EXTRACT TO READ =>
::::

FIG. 4 illustrates an automatic gap adjusting device. On the inner 
cylindrical surface of the brake disc 5, formed as an arcuate segment, 
there is a generally V-shaped groove 22; a roller 24 loaded by a 
pre-tensioned spring 23 engages this groove. A bolt or pin 26 guided in a 
bore 25 of the floating brake calliper 6 serves axially to stop or abut 
the roller 24. A pre-tensioned spring 27 guides the bolt 26 in the bore 
25. Relative axial movement between the bolt 26 and the plate spring 27 is 
possible to the extent permitted by a predetermined clearance or gap 28 
but this axial displacement takes place against the biasing force of a 
pre-tensioned spring 29. A spring 31 bearing against a plate or disc 30 
ensures that the roller 24 at all times engages a shoulder or collar 32 of 
the bolt 26. 
The apparatus operates as follows: When the articulated vehicle tends to 
jack-knife or if the trailer "hunts", i.e. sways, the angle included 
between the longitudinal axes of the tractor and trailer changes. This 
change in angle causes a relative angular displacement between the 
coupling mechanism 4 fixed to the tractor and the king-pin 3. With the 
moving part 9 of the hydraulic pressure source 8 being fixed to the 
king-pin 3 while its stationary part is fixed to the coupling mechanism 4, 
then depending on the angular sense of the rotation, in one or other of 
the working chambers 14, 15 of the source 8 the pressure changes 
proportionally to the angular velocity of the angular displacement. 
As the working chambers 14, 15 are connected with the brake cylinders 19, 
there will be a braking force exerted which is proportional to the angular 
velocity of the angular displacement, and the brake linings 33 will be 
pressed to the brake disc 5. As the angular velocity decreases, so the 
pressure decreases in the working chambers 14, 15 of the hydraulic 
pressure source 8 and this pressure decrease is transmitted by way of the 
throttle valves 18a, 18b to decrease the pressure in the brake cylinders 
19.

::::

Continue the patent description of the articulated-vehicle brake apparatus, starting after its final sentence. This material plays no part in the work.

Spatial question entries
::::

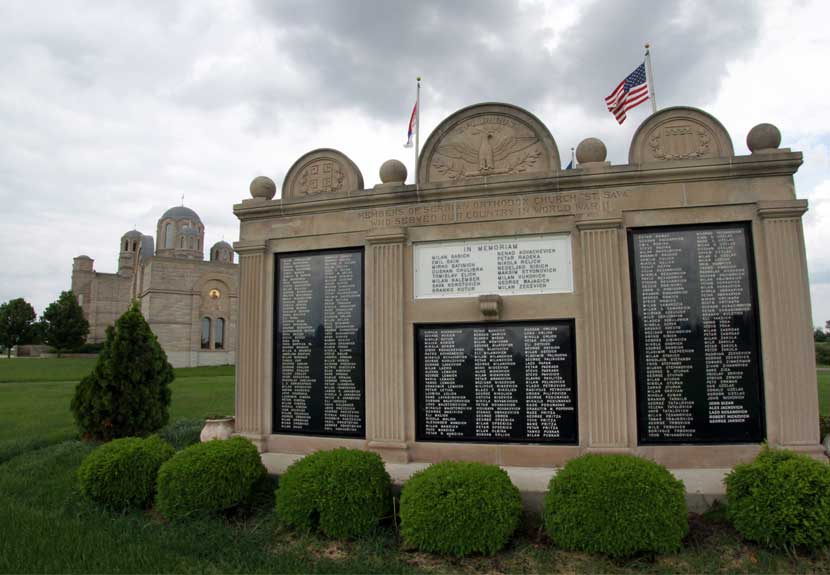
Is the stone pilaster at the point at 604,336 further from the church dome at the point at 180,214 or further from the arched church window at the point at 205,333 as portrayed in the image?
the church dome at the point at 180,214

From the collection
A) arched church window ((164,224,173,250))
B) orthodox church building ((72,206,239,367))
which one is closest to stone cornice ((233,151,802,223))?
orthodox church building ((72,206,239,367))

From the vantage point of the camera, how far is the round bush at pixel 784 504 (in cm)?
516

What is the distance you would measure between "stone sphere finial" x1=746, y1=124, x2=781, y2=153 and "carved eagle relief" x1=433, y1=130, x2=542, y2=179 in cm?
303

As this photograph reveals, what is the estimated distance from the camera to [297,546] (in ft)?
19.2

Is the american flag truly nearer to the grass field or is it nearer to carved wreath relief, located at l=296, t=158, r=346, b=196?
carved wreath relief, located at l=296, t=158, r=346, b=196

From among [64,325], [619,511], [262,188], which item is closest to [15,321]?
[64,325]

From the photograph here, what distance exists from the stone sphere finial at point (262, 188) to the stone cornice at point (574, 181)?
543 millimetres

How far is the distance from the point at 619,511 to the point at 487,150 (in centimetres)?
548

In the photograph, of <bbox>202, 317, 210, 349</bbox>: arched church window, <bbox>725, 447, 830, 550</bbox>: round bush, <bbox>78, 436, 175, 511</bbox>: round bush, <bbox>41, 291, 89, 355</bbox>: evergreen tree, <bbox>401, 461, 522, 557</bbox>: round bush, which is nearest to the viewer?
<bbox>725, 447, 830, 550</bbox>: round bush

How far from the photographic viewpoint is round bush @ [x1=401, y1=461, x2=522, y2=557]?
5.38 m

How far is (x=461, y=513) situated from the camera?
5434 millimetres

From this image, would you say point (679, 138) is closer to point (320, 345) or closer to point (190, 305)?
point (320, 345)

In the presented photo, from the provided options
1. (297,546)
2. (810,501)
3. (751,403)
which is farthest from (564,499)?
(751,403)

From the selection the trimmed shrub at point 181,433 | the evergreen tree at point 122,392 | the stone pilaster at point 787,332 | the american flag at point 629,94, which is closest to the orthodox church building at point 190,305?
the trimmed shrub at point 181,433
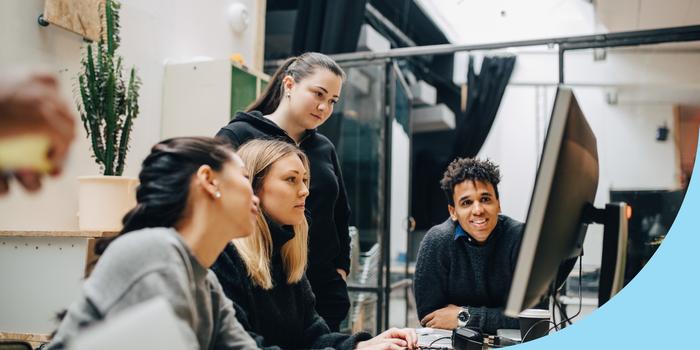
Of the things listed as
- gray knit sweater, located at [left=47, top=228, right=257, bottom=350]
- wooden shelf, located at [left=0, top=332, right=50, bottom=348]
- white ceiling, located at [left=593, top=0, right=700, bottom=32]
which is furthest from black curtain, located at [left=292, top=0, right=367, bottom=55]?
gray knit sweater, located at [left=47, top=228, right=257, bottom=350]

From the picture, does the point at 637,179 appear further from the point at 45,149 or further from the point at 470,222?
the point at 45,149

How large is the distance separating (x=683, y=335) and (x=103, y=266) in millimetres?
714

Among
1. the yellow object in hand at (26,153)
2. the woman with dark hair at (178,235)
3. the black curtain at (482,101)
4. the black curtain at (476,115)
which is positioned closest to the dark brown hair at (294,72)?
Answer: the woman with dark hair at (178,235)

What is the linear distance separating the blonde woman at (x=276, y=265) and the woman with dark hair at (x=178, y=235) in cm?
26

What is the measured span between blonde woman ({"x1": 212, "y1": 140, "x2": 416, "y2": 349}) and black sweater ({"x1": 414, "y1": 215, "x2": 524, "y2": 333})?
1.43ft

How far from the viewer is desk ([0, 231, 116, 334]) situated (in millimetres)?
893

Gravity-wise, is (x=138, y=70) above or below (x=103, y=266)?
above

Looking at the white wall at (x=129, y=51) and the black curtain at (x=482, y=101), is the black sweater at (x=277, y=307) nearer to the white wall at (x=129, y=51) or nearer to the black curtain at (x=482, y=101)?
the white wall at (x=129, y=51)

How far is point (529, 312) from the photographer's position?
3.88 feet

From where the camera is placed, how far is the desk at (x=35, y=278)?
0.89m

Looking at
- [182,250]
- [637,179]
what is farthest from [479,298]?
[637,179]

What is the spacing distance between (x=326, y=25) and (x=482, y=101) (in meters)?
0.91

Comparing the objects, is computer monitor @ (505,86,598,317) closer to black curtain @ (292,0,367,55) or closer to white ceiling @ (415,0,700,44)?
white ceiling @ (415,0,700,44)

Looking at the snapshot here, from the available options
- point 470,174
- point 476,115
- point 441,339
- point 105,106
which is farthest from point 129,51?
point 476,115
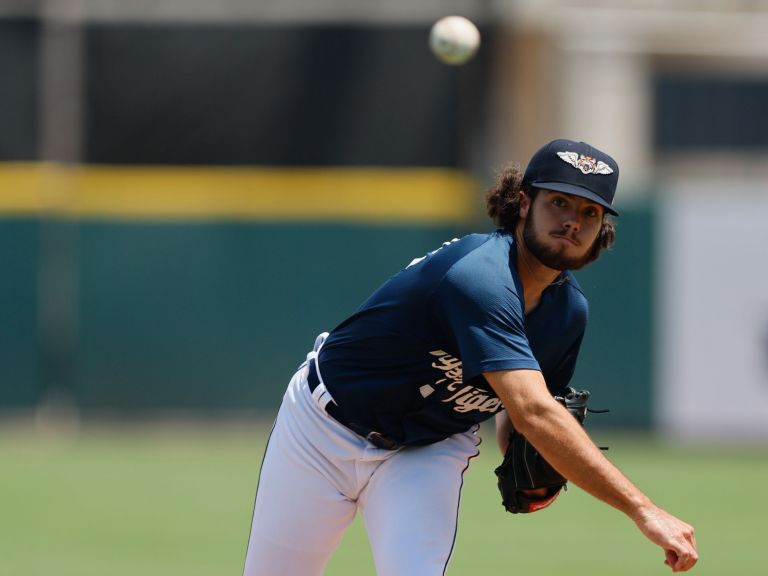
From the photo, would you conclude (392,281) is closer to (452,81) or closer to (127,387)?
(127,387)

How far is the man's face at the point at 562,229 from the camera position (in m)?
4.63

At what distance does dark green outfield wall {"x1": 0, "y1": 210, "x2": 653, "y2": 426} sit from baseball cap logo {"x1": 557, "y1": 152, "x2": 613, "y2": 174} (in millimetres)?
9837

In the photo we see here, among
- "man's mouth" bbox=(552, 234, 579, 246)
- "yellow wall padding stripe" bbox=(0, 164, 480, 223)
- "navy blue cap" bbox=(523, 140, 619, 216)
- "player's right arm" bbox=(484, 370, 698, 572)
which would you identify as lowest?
"yellow wall padding stripe" bbox=(0, 164, 480, 223)

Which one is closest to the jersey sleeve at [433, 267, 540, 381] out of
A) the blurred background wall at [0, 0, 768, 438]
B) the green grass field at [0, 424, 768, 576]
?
the green grass field at [0, 424, 768, 576]

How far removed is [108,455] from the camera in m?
12.7

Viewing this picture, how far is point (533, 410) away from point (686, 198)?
32.7ft

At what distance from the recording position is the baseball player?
14.8 ft

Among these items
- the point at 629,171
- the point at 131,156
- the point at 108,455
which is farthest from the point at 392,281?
the point at 629,171

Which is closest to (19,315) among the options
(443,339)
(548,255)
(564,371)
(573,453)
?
(564,371)

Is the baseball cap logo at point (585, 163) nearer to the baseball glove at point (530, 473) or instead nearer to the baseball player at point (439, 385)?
the baseball player at point (439, 385)

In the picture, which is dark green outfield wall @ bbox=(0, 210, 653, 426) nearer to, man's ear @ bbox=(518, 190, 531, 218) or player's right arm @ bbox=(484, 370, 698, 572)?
man's ear @ bbox=(518, 190, 531, 218)

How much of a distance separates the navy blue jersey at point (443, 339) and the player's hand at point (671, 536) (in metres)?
0.57

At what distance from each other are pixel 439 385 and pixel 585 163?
0.91 meters

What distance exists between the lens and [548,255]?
15.3ft
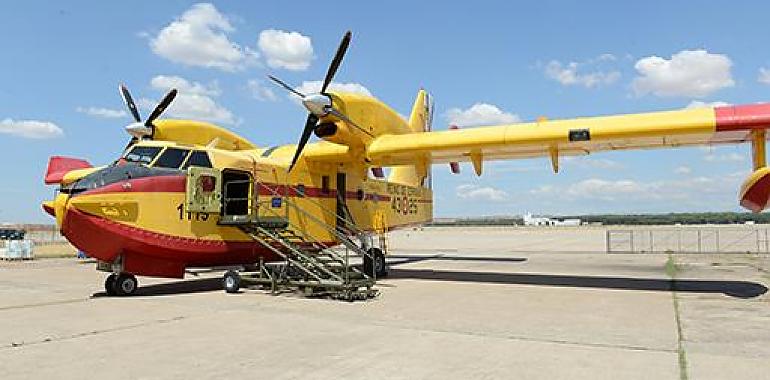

::::

RESPONSE BELOW =>
The automatic gap adjusting mechanism operates as follows: The floating 
brake calliper 6 is guided relative to the brake disc 5 by the roller 24 
clamped in the groove 22 by the spring 23. The bolt or pin 26 bears 
against the upper end surface of the roller 24. The bolt 26 is guided 
radially and axially in the bore 25 of the brake calliper 6 by the 
pretensioned spring 27. The pre-tensioning in a radial direction of the 
spring 27 in the bore 25 is such that the frictional force generated in 
the axial direction is greater than the weight of the brake calliper 6 but 
smaller than the pressing or clamping force exerted by the brake cylinders 
19. 
Thus when the brake linings or pads 33 exhibit wear, the clamping force 
causes the spring 27 to abut the bolt or pin 26 and the brake calliper 6 
slips relative to the bolt or pin 26 in an axial direction. 
When the hydraulic clamping force ceases, the pre-tensioned spring 29 
axially displaces the spring 27 on the bolt 26 in accordance with the 
value of the desired gap until abutment takes place and the spring 27 
entrains the brake calliper 6.